Sujet : Re: My First HDD Failure (I Think)
De : ff (at) *nospam* linux.rocks (Farley Flud)
Groupes : comp.os.linux.advocacyDate : 24. Nov 2024, 15:08:57
Autres entêtes
Organisation : UsenetExpress - www.usenetexpress.com
Message-ID : <pan$29354$6d79a60b$41a352e9$5be1fa80@linux.rocks>
References : 1 2 3 4 5 6 7 8
On 24 Nov 2024 13:32:37 GMT, Stéphane CARPENTIER wrote:
And in two different places I hope (in fact, I don't care, it's a way of
speaking).

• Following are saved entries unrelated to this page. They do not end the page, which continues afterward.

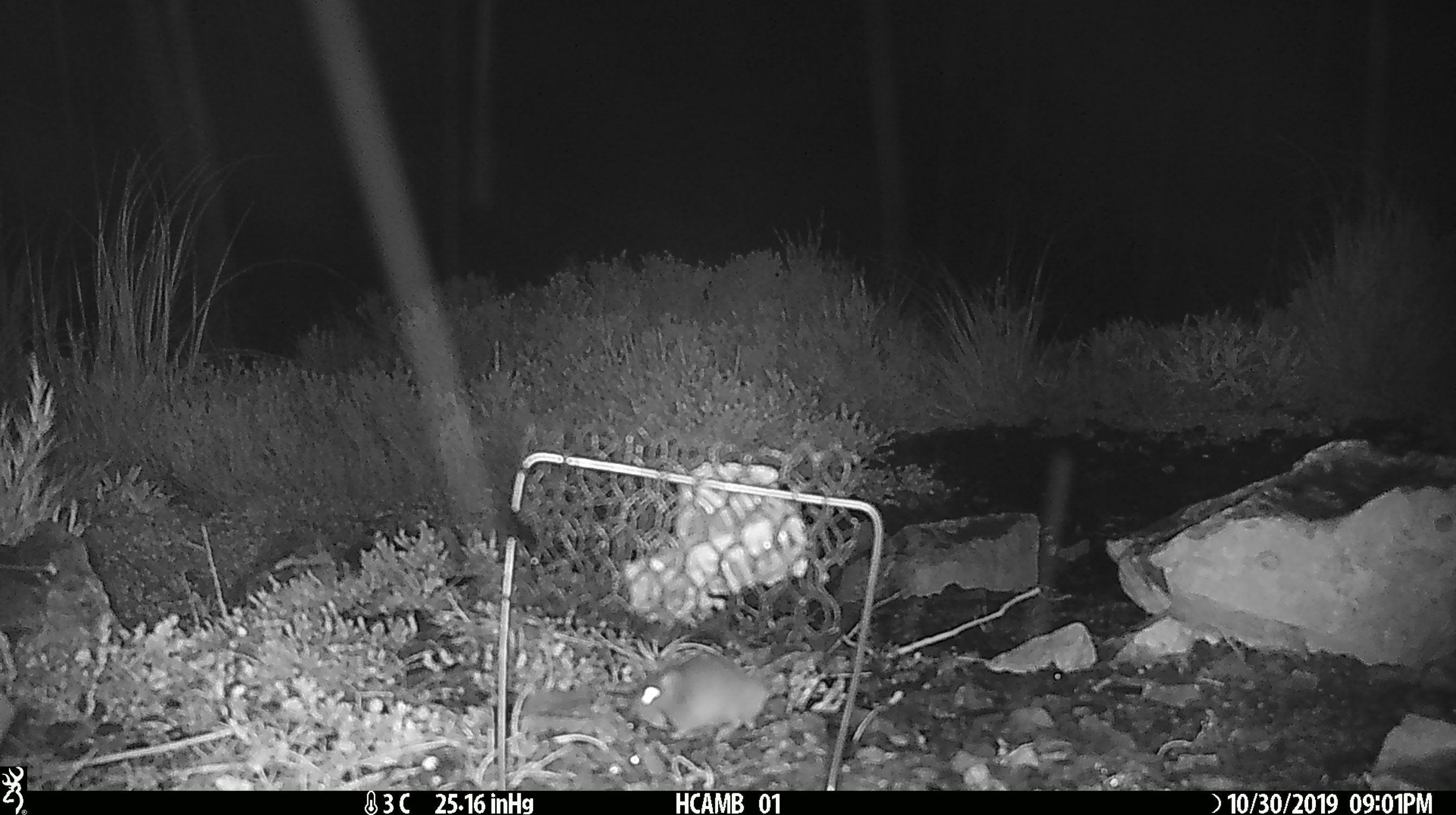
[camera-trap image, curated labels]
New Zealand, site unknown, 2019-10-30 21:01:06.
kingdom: Animalia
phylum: Chordata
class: Mammalia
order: Rodentia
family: Muridae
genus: Mus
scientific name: Mus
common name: mouse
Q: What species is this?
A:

Because if you have a fire or a theft or whatever at home,
your backups need to be far away to be useful. A backup needs to be done
not only for a hard drive crash, but for everything bad that can
happens. So, your backup needs to be somewhere far away from your
original data.
>
There are fires. There are tornadoes. But most importantly there are
cosmic rays.
Cosmic rays can easily cause bit flips in both HDD and SSD, but SSD
is more susceptible.
Therefore, the best place to store backups would be abandoned underground
mines, at least 2 miles deep.
-- Systemd: solving all the problems that you never knew you had.